"Blockchain isn't just for high-tech industries; it's helping coffee farmers in India get a bigger share of profits and is set to transform agriculture globally."
Blockchain technology is not just for high-tech industries; it's gradually becoming an important part of even the most traditional professions, including agriculture.
For example, India's Ministry of Commerce and Industry recently announced a blockchain-based e-marketplace for coffee producers. The marketplace is helping bridge the gap between coffee growers and buyers, allowing farmers to drastically increase their income. This initiative reflects a global trend of merging technological advances with agriculture.
Blockchain Is Boosting India's Coffee Producers
Coffee produced in India is a premium product, produced by farmers who grow their beans under shade, hand pick them and dry them in the sun. The coffee is sold at premium prices around the world, but the farmers receive only a small portion of the profits, because there are many layers of buying and selling between the grower and the final consumer.
The new blockchain-based marketplace app for trading Indian coffee brings growers closer to their ultimate customers, helping them earn fair pay and provide reliable traceability that allows consumers to trace their coffee from bean to cup. For customers, the ability to track the journey of the product they are buying can build trust. From the business perspective, that traceability can result in faster and more accurate recalls, reducing risk of food poisoning.
By using the online marketplace, growers no longer have to depend on intermediaries. They can interact directly with buyers and earn fair prices for their products. Exporters can also use the online marketplace to quickly find reliable suppliers and traceable coffee products to meet their needs.
When the Indian Coffee Board, a division of the Ministry of Commerce and Industry, introduced the e-marketplace in March 2019, a group of about 20 coffee farmers, exporters, importers, roasters and retailers were already registered on the platform from India and abroad.1
From a user perspective, the platform is easy to use. Coffee farmers can log their product credentials, including their relevant certificates, growing location and elevation, details about the crop and other information. For each lot of coffee sold on the marketplace, the system creates a block. That block and its credentials are then stored on the blockchain throughout its journey and are unalterable, creating a record known as a blockchain ledger.

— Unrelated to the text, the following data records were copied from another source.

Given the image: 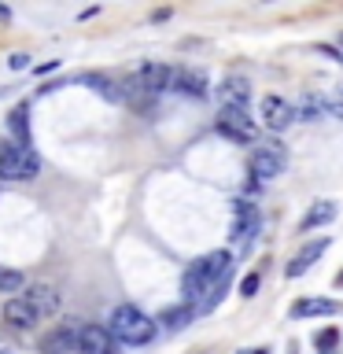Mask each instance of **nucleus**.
Listing matches in <instances>:
<instances>
[{
    "label": "nucleus",
    "instance_id": "obj_4",
    "mask_svg": "<svg viewBox=\"0 0 343 354\" xmlns=\"http://www.w3.org/2000/svg\"><path fill=\"white\" fill-rule=\"evenodd\" d=\"M218 129L237 144H251L259 137V122L248 115V107H221L218 111Z\"/></svg>",
    "mask_w": 343,
    "mask_h": 354
},
{
    "label": "nucleus",
    "instance_id": "obj_8",
    "mask_svg": "<svg viewBox=\"0 0 343 354\" xmlns=\"http://www.w3.org/2000/svg\"><path fill=\"white\" fill-rule=\"evenodd\" d=\"M22 299L30 303V310H33L37 317H52L55 310H59V303H63L59 288H55V284H44V281H41V284H30V292L22 295Z\"/></svg>",
    "mask_w": 343,
    "mask_h": 354
},
{
    "label": "nucleus",
    "instance_id": "obj_5",
    "mask_svg": "<svg viewBox=\"0 0 343 354\" xmlns=\"http://www.w3.org/2000/svg\"><path fill=\"white\" fill-rule=\"evenodd\" d=\"M259 221H262L259 207L248 203V199H237V203H232V225H229L232 243H237V248H248L254 240V232H259Z\"/></svg>",
    "mask_w": 343,
    "mask_h": 354
},
{
    "label": "nucleus",
    "instance_id": "obj_17",
    "mask_svg": "<svg viewBox=\"0 0 343 354\" xmlns=\"http://www.w3.org/2000/svg\"><path fill=\"white\" fill-rule=\"evenodd\" d=\"M218 93H221V100H225V107H243L248 96H251V88H248L243 77H225V85H221Z\"/></svg>",
    "mask_w": 343,
    "mask_h": 354
},
{
    "label": "nucleus",
    "instance_id": "obj_13",
    "mask_svg": "<svg viewBox=\"0 0 343 354\" xmlns=\"http://www.w3.org/2000/svg\"><path fill=\"white\" fill-rule=\"evenodd\" d=\"M325 248H328V236H317L314 243H306V248L299 251L292 262H288V270H284V273L292 277V281H295V277H303V273L310 270V266H314V262L321 259V254H325Z\"/></svg>",
    "mask_w": 343,
    "mask_h": 354
},
{
    "label": "nucleus",
    "instance_id": "obj_23",
    "mask_svg": "<svg viewBox=\"0 0 343 354\" xmlns=\"http://www.w3.org/2000/svg\"><path fill=\"white\" fill-rule=\"evenodd\" d=\"M325 115H332V118H343V85H340L332 96H325Z\"/></svg>",
    "mask_w": 343,
    "mask_h": 354
},
{
    "label": "nucleus",
    "instance_id": "obj_26",
    "mask_svg": "<svg viewBox=\"0 0 343 354\" xmlns=\"http://www.w3.org/2000/svg\"><path fill=\"white\" fill-rule=\"evenodd\" d=\"M240 354H270V351H262V347H254V351H240Z\"/></svg>",
    "mask_w": 343,
    "mask_h": 354
},
{
    "label": "nucleus",
    "instance_id": "obj_15",
    "mask_svg": "<svg viewBox=\"0 0 343 354\" xmlns=\"http://www.w3.org/2000/svg\"><path fill=\"white\" fill-rule=\"evenodd\" d=\"M292 115L299 122H317V118H325V96L321 93H303L292 104Z\"/></svg>",
    "mask_w": 343,
    "mask_h": 354
},
{
    "label": "nucleus",
    "instance_id": "obj_24",
    "mask_svg": "<svg viewBox=\"0 0 343 354\" xmlns=\"http://www.w3.org/2000/svg\"><path fill=\"white\" fill-rule=\"evenodd\" d=\"M259 284H262V277H259V273H248V277L240 281V295H243V299H251L254 292H259Z\"/></svg>",
    "mask_w": 343,
    "mask_h": 354
},
{
    "label": "nucleus",
    "instance_id": "obj_19",
    "mask_svg": "<svg viewBox=\"0 0 343 354\" xmlns=\"http://www.w3.org/2000/svg\"><path fill=\"white\" fill-rule=\"evenodd\" d=\"M336 218V203H328V199H321V203H314L306 210L303 218V229H317V225H328V221Z\"/></svg>",
    "mask_w": 343,
    "mask_h": 354
},
{
    "label": "nucleus",
    "instance_id": "obj_28",
    "mask_svg": "<svg viewBox=\"0 0 343 354\" xmlns=\"http://www.w3.org/2000/svg\"><path fill=\"white\" fill-rule=\"evenodd\" d=\"M192 354H207V351H192Z\"/></svg>",
    "mask_w": 343,
    "mask_h": 354
},
{
    "label": "nucleus",
    "instance_id": "obj_21",
    "mask_svg": "<svg viewBox=\"0 0 343 354\" xmlns=\"http://www.w3.org/2000/svg\"><path fill=\"white\" fill-rule=\"evenodd\" d=\"M22 288H26V277L19 270H0V292L4 295H19Z\"/></svg>",
    "mask_w": 343,
    "mask_h": 354
},
{
    "label": "nucleus",
    "instance_id": "obj_3",
    "mask_svg": "<svg viewBox=\"0 0 343 354\" xmlns=\"http://www.w3.org/2000/svg\"><path fill=\"white\" fill-rule=\"evenodd\" d=\"M288 166V151L281 140H266L262 148H254L251 155V177L254 181H273V177H281Z\"/></svg>",
    "mask_w": 343,
    "mask_h": 354
},
{
    "label": "nucleus",
    "instance_id": "obj_1",
    "mask_svg": "<svg viewBox=\"0 0 343 354\" xmlns=\"http://www.w3.org/2000/svg\"><path fill=\"white\" fill-rule=\"evenodd\" d=\"M111 336H115L118 343H129V347H144V343H151L155 339V332H159V325L148 317V314H140L137 306H129V303H122L111 310Z\"/></svg>",
    "mask_w": 343,
    "mask_h": 354
},
{
    "label": "nucleus",
    "instance_id": "obj_27",
    "mask_svg": "<svg viewBox=\"0 0 343 354\" xmlns=\"http://www.w3.org/2000/svg\"><path fill=\"white\" fill-rule=\"evenodd\" d=\"M336 284H340V288H343V270H340V277H336Z\"/></svg>",
    "mask_w": 343,
    "mask_h": 354
},
{
    "label": "nucleus",
    "instance_id": "obj_20",
    "mask_svg": "<svg viewBox=\"0 0 343 354\" xmlns=\"http://www.w3.org/2000/svg\"><path fill=\"white\" fill-rule=\"evenodd\" d=\"M8 129L15 133V140H19V148H30V126H26V107H15L8 115Z\"/></svg>",
    "mask_w": 343,
    "mask_h": 354
},
{
    "label": "nucleus",
    "instance_id": "obj_12",
    "mask_svg": "<svg viewBox=\"0 0 343 354\" xmlns=\"http://www.w3.org/2000/svg\"><path fill=\"white\" fill-rule=\"evenodd\" d=\"M170 71H174V66H166V63H144L133 77H137V82L148 88L151 96H159V93L170 88Z\"/></svg>",
    "mask_w": 343,
    "mask_h": 354
},
{
    "label": "nucleus",
    "instance_id": "obj_11",
    "mask_svg": "<svg viewBox=\"0 0 343 354\" xmlns=\"http://www.w3.org/2000/svg\"><path fill=\"white\" fill-rule=\"evenodd\" d=\"M41 354H82L77 347V328L74 325H59L41 339Z\"/></svg>",
    "mask_w": 343,
    "mask_h": 354
},
{
    "label": "nucleus",
    "instance_id": "obj_14",
    "mask_svg": "<svg viewBox=\"0 0 343 354\" xmlns=\"http://www.w3.org/2000/svg\"><path fill=\"white\" fill-rule=\"evenodd\" d=\"M4 321H8L11 328H33L41 317L33 314V310H30V303H26L22 295H11L8 303H4Z\"/></svg>",
    "mask_w": 343,
    "mask_h": 354
},
{
    "label": "nucleus",
    "instance_id": "obj_6",
    "mask_svg": "<svg viewBox=\"0 0 343 354\" xmlns=\"http://www.w3.org/2000/svg\"><path fill=\"white\" fill-rule=\"evenodd\" d=\"M170 88L174 93L192 96V100H207L210 82H207L203 71H196V66H177V71H170Z\"/></svg>",
    "mask_w": 343,
    "mask_h": 354
},
{
    "label": "nucleus",
    "instance_id": "obj_9",
    "mask_svg": "<svg viewBox=\"0 0 343 354\" xmlns=\"http://www.w3.org/2000/svg\"><path fill=\"white\" fill-rule=\"evenodd\" d=\"M210 277H207V262L203 259H196V262H188V270L181 277V292H185V303H196V299H207L210 292Z\"/></svg>",
    "mask_w": 343,
    "mask_h": 354
},
{
    "label": "nucleus",
    "instance_id": "obj_10",
    "mask_svg": "<svg viewBox=\"0 0 343 354\" xmlns=\"http://www.w3.org/2000/svg\"><path fill=\"white\" fill-rule=\"evenodd\" d=\"M262 122H266V129L284 133V129L295 122L292 104H288V100H281V96H266V100H262Z\"/></svg>",
    "mask_w": 343,
    "mask_h": 354
},
{
    "label": "nucleus",
    "instance_id": "obj_18",
    "mask_svg": "<svg viewBox=\"0 0 343 354\" xmlns=\"http://www.w3.org/2000/svg\"><path fill=\"white\" fill-rule=\"evenodd\" d=\"M188 321H192V306L181 303V306H166L163 314H159V325L163 328H174V332H181Z\"/></svg>",
    "mask_w": 343,
    "mask_h": 354
},
{
    "label": "nucleus",
    "instance_id": "obj_2",
    "mask_svg": "<svg viewBox=\"0 0 343 354\" xmlns=\"http://www.w3.org/2000/svg\"><path fill=\"white\" fill-rule=\"evenodd\" d=\"M37 170H41V159L33 148H19L11 140H0V177H8V181H30V177H37Z\"/></svg>",
    "mask_w": 343,
    "mask_h": 354
},
{
    "label": "nucleus",
    "instance_id": "obj_7",
    "mask_svg": "<svg viewBox=\"0 0 343 354\" xmlns=\"http://www.w3.org/2000/svg\"><path fill=\"white\" fill-rule=\"evenodd\" d=\"M77 347H82V354H118L115 336H111L104 325H82L77 328Z\"/></svg>",
    "mask_w": 343,
    "mask_h": 354
},
{
    "label": "nucleus",
    "instance_id": "obj_22",
    "mask_svg": "<svg viewBox=\"0 0 343 354\" xmlns=\"http://www.w3.org/2000/svg\"><path fill=\"white\" fill-rule=\"evenodd\" d=\"M314 343H317V351H321V354H328V351L340 343V332H336V328H321L317 336H314Z\"/></svg>",
    "mask_w": 343,
    "mask_h": 354
},
{
    "label": "nucleus",
    "instance_id": "obj_25",
    "mask_svg": "<svg viewBox=\"0 0 343 354\" xmlns=\"http://www.w3.org/2000/svg\"><path fill=\"white\" fill-rule=\"evenodd\" d=\"M26 63H30V55H15V59H11V66H15V71H22Z\"/></svg>",
    "mask_w": 343,
    "mask_h": 354
},
{
    "label": "nucleus",
    "instance_id": "obj_16",
    "mask_svg": "<svg viewBox=\"0 0 343 354\" xmlns=\"http://www.w3.org/2000/svg\"><path fill=\"white\" fill-rule=\"evenodd\" d=\"M336 303L332 299H299L292 306V317H325V314H336Z\"/></svg>",
    "mask_w": 343,
    "mask_h": 354
}]
</instances>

A blockchain ledger is useful for all types of agricultural products because of its ability to record and update the status of crops — from planting and harvesting to storage and delivery. A secure, immutable ledger ensures that large agricultural operators never lose a load and that consumers can access the history and details of their food's background.
Agricultural Uses of Blockchain Are Expanding Globally
India isn't the only place where the benefits of blockchain technology are having a positive impact on agriculture. France and Ethiopia have also instituted blockchain marketplaces for coffee, and similar marketplaces are operating or under development around the world for other crops and agricultural products.
In China, for instance, e-commerce platform JD.com traces the production, selling and delivery process for beef raised in Inner Mongolia and purchased by customers in Beijing, Shanghai and Guangzhou. By scanning a QR code, a consumer or retailer can see the size and age of the cow, its diet, when it was slaughtered, when the meat was packaged and what the results of the food safety tests were. Another Chinese company uses ankle bracelets on chickens to record the details of each chicken's life using blockchain, providing assurance to consumers that the free-range chicken they're paying for is actually free-range.2
Analysts expect that the blockchain technology market for agriculture around the world will continue to escalate, growing 56.4% from 2018 to 2022.3 Blockchain marketplaces allow producers and buyers to view trade history, local prices and other information that allow them to negotiate prices with confidence. As food producers around the world continue adopting blockchain technology, they bring more efficiency to their supply chains, improving food safety and traceability, as well as profit margins and consumer trust.
Clearly, blockchain can bring about positive change in a variety of ways, but adopting and implementing the technology is much easier said than done. In an industry like agriculture, blockchain will have to reshape a decades-old framework, and that won't happen overnight. It's up to leaders everywhere to understand the value of this technology and get their teams on board with implementing it to achieve that value — even if it means starting small.
Sources:
1. "Coffee Board Activates Blockchain Based Marketplace in India." Press Information Bureau, 28 Mar. 2019, http://pib.nic.in/newsite/PrintRelease.aspx?relid=189586.
2. Peters, Adele. "In China, You Can Track Your Chicken On–You Guessed It–The Blockchain." Fast Company, 12 Jan. 2018, https://www.fastcompany.com/40515999/in-china-you-can-track-your-chicken-on-you-guessed-it-the-blockchain.
3. "Global Blockchain Technology Market in the Agriculture Sector 2018-2022." Global Banking & Finance Review, 26 Sep. 2018, https://www.globalbankingandfinance.com/global-blockchain-technology-market-in-the-agriculture-sector-2018-2022-market-to-grow-at-a-cagr-of-56-4-with-agriledger-full-profile-ibm-microsoft-ripe-technology-te-food-dominating-rese/.